#### SET PROBLEM
Copy the stretch of the listing from the line containing "How far is wolf" through the end of the listing, word for word.
===============
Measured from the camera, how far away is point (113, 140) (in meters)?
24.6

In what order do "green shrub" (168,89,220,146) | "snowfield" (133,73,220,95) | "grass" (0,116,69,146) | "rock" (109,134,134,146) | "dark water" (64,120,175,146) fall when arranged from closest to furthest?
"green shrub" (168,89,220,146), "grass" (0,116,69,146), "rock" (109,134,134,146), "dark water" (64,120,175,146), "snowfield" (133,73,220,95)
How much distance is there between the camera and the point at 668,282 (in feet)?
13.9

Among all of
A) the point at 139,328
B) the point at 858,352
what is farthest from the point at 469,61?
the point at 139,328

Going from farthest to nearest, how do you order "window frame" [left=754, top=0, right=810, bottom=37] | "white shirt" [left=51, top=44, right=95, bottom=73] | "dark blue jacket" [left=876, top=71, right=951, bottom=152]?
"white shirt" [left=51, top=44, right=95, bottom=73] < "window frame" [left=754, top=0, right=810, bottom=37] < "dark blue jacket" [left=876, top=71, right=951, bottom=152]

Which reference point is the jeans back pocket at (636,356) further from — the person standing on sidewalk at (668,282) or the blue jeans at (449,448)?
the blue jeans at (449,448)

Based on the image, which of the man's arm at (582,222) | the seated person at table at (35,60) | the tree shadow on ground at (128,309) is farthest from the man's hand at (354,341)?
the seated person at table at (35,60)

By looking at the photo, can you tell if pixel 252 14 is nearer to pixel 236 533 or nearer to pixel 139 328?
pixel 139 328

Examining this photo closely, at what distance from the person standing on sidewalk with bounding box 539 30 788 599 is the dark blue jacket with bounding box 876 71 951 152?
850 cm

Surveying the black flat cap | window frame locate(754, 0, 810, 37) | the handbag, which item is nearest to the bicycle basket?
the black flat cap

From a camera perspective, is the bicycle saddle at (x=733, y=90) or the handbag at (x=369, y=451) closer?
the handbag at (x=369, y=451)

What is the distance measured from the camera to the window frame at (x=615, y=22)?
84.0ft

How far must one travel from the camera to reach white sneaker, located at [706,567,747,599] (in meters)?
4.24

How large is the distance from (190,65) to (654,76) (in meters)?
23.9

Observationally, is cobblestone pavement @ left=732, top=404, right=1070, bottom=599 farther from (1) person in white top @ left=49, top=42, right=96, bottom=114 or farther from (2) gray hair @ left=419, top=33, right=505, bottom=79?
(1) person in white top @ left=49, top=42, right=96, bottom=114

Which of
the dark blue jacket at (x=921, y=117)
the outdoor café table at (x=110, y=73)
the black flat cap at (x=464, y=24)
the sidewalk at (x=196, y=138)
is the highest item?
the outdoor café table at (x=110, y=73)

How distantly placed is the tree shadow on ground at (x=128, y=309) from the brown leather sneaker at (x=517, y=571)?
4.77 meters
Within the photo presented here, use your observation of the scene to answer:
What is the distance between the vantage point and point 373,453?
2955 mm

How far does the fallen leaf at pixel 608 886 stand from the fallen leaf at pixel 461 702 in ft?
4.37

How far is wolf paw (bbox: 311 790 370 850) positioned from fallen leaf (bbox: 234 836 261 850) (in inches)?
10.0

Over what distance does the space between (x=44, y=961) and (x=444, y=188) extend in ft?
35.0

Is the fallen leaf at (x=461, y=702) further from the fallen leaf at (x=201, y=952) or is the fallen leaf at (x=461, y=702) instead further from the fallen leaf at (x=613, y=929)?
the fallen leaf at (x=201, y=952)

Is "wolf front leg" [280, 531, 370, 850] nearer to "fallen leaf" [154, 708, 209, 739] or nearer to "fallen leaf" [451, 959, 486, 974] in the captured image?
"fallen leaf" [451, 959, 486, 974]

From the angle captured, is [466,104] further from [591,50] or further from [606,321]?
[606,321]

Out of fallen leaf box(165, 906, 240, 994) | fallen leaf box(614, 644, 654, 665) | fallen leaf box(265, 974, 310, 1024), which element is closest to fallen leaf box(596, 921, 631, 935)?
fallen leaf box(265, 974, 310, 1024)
===============
#### THE REPLY
How far is wolf paw (bbox: 311 790 370 850) positioned from fallen leaf (bbox: 234 836 261 850) (in inches)?
10.0

Over what distance does the space between (x=44, y=961) and (x=444, y=188) extend in ft?
35.0

Is the fallen leaf at (x=461, y=702) further from the fallen leaf at (x=201, y=952) or is the fallen leaf at (x=461, y=702) instead further from the fallen leaf at (x=613, y=929)?
the fallen leaf at (x=201, y=952)

Is "wolf front leg" [280, 531, 370, 850] nearer to "fallen leaf" [154, 708, 209, 739] or nearer to "fallen leaf" [451, 959, 486, 974] in the captured image?
"fallen leaf" [451, 959, 486, 974]

From the angle captured, is [466,104] further from [591,50] or further from [606,321]?
[606,321]

Out of fallen leaf box(165, 906, 240, 994) | fallen leaf box(614, 644, 654, 665) | fallen leaf box(265, 974, 310, 1024), which element is closest to fallen leaf box(596, 921, 631, 935)?
fallen leaf box(265, 974, 310, 1024)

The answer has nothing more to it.